We know that exercise is good for both body and mind for kids of all ages, and Mum Mums recently discussed new research that found that exercise may also be therapeutic. Exercise must be on the brains of researchers as well as a new study found that exercise may even lead to better grades in school.
Increased physical education in schools not only leads to better motor skills, but can also sharpen a student’s learning ability. This and several other findings are the result of the new Malmo University study in Sweden, finding significant differences in children who were given expanded teaching in physical education (PE) versus children who had regular instruction.
More than 200 children from the same school in southern Sweden were followed for 9 years starting in grades 1 through 3. The children were separated into 2 groups, one an intervention group receiving scheduled physical education 5 days per week including extra motor training; and the other was the control group.
Study author Ingegerd Ericsson logged motor skill observations like coordination and balance in addition to compiling results of diagnostics tests given in grade 2 and a final test given in grade 9. Key findings of the study include:
- 96% of the intervention group versus 89% of the control group achieved the goals of the compulsory school needed to advance to upper-secondary school. The greatest difference was found amongst boys – 96% versus 83%. The boys in the intervention group also had higher scores in math, language, and PE than the boys in the control group.
- By grade 9, 93%of the children in the intervention group expressed good motor skills compared with only 53% of the control group.

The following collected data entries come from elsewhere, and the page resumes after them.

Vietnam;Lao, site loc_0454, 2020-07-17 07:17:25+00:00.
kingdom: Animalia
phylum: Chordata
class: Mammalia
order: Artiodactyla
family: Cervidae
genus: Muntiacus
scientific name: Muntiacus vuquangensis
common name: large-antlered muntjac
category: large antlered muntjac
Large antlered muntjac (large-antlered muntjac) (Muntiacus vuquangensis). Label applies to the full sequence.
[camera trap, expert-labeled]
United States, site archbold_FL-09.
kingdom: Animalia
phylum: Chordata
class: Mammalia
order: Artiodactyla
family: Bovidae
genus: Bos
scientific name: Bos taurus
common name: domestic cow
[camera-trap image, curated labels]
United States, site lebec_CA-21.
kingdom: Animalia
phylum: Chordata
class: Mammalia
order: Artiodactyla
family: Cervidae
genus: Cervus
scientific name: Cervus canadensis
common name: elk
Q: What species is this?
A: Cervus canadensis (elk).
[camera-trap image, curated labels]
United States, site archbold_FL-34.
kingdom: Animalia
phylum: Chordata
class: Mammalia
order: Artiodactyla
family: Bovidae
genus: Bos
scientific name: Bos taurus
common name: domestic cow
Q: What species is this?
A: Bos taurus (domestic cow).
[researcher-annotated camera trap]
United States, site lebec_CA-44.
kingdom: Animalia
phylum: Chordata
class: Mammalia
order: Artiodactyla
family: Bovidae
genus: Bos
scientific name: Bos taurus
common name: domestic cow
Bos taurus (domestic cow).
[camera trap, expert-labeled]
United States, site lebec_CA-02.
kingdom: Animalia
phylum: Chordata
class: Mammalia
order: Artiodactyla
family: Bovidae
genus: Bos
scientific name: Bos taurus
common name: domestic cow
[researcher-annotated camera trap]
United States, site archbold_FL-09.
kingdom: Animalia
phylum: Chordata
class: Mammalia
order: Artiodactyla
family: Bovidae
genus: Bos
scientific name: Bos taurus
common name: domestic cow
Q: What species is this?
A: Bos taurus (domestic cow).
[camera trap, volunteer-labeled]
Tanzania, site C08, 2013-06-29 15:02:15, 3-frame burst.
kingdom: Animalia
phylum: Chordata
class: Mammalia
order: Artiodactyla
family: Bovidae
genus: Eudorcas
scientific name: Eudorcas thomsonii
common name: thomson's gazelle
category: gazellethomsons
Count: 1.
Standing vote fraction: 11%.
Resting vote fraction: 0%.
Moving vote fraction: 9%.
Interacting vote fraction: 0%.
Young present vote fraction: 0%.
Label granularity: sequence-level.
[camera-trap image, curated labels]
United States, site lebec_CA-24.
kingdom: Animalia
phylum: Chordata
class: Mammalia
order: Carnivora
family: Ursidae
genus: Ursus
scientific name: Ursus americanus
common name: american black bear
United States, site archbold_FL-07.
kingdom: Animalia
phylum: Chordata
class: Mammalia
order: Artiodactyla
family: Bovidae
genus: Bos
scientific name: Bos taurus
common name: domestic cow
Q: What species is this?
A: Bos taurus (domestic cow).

Previous studies have found positive effects of daily PE on muscle and bone development as well as obesity prevention, but this study is unique in that it shows the progress of an intervention for so many years as well as using children were the same age, from the same environment and socioeconomic status. Ericsson adds: “Physical education has been pared down from three lessons a week to one or two. We scientifically confirm here that daily timetabled physical education and adapted motor skills training not only improve motor skills but also school achievement. With more physical education and health considerably more students attain passing grades.”